In today's major label dominated world, we have a tendency to forget that singers without perfect pitch can still make damn good music and Sweet Wednesday reminds us of that. Rather than funneling boatloads of money and months of studio time into Wherever You Go, the duo (Lisa Housman and Dave Falk) gives us their music straight up, no chaser, and it seems to work for them quite well. Rooted solidly in folk, they write of experiences from west to east, from past to present, giving a little piece of themselves in each of the fourteen songs included here. This is folk in the old sense, written with the audience in mind. Inspirations vary from Grandma to San Francisco to New York City to a look at McDonald's from the other side and are presented humbly and simply.
Speaking of Grandma, Falk's step into unadulterated childhood is weirdly hilarious and animated as he rejoices over a visit from her in true childlike fashion ("Hey Jon, Jon! Grandma's here! Do you know what that means? We get to stay up late and watch movies and eat lots of ice cream and go to Brigham's!"). Not so hilarious but still pretty darn funny, he sings an apology to Lisa for dragging her to New York City in the aptly titled (Lisa, I'm Sorry I Brought You To) New York City, lamenting "Lisa, I'm sorry I brought you to New York City/I'm sorry you're having a bad time/The buildings stretch so high and the skyline's so pretty/maybe you'd have a better time of it/if you could just stop complaining." Ouch!

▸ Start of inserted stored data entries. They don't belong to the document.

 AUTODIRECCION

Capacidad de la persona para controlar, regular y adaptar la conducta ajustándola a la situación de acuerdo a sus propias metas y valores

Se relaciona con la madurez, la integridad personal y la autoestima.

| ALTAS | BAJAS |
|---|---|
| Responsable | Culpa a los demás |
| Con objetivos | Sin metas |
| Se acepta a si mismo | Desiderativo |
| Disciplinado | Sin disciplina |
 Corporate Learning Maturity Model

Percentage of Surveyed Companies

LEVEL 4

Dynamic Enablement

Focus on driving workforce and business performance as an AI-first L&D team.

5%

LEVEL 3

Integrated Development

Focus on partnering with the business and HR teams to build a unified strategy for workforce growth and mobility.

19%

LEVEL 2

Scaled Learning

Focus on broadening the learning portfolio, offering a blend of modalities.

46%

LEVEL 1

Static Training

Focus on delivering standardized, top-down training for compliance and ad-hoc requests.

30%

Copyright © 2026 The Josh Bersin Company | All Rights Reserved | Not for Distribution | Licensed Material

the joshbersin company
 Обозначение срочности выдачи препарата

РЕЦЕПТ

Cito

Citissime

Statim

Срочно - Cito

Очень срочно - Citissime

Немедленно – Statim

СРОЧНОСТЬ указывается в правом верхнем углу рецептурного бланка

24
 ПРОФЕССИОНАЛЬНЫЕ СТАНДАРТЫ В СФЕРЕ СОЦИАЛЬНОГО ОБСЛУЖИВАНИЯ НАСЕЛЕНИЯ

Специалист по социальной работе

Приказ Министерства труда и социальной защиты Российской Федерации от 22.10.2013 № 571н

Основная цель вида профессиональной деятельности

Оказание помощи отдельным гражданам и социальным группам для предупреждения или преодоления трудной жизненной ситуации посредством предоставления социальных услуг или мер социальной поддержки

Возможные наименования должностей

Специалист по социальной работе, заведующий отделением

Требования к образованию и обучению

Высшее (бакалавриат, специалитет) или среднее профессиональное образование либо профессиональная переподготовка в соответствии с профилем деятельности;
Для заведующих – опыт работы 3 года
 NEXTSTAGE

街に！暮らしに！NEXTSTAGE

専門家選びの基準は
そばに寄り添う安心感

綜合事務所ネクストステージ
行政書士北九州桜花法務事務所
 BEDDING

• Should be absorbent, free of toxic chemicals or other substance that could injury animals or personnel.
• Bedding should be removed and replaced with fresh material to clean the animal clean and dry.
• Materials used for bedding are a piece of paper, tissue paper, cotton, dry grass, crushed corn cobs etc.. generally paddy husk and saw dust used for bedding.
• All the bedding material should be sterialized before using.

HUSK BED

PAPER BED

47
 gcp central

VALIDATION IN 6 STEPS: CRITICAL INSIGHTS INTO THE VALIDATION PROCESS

Housman steps out with a strange look at peoples' attitudes toward working at McDonald's and it drives home a point: That we as individuals can be far less than we think ("And I guess he thought that because I work at McDonald's I have no soul/That a body can serve a Big Mac when it's on remote control/That serving fries would rob me of the dreams I have at night/That I'm not here, that I don't feel, that I don't reach for light"). She makes her best points, however, in songs like How Can I Know?, a look at the thin line between people in any relationship, and Mid-Morning Rain which has an early Gordon Lightfoot feel thanks to tempo and feel.
If you like your folk rocky, Sweet Wednesday has that too. The Swinging Steaks make sure of that, laying out primo backing in three standout tracks: Pacific Shores, Wherever You Go and Winter Hill. Especially notable are the keyboards of Jim Gambino, although Steve Sadler's guest spot on How Can I Know? gets a big thumbs up as he overlays lap steel, dobro, guitar and bass effortlessly.
There is a lot to like here and, once again, a visit to the local venue for a little Sweet Wednesday would enhance the listening experience. Check out their website to see if they're in your area and stop by when they show. The least you will get, I am sure, is a great night at the local comedy shop with acoustic accompaniment. Then again, you might get a night well worth remembering.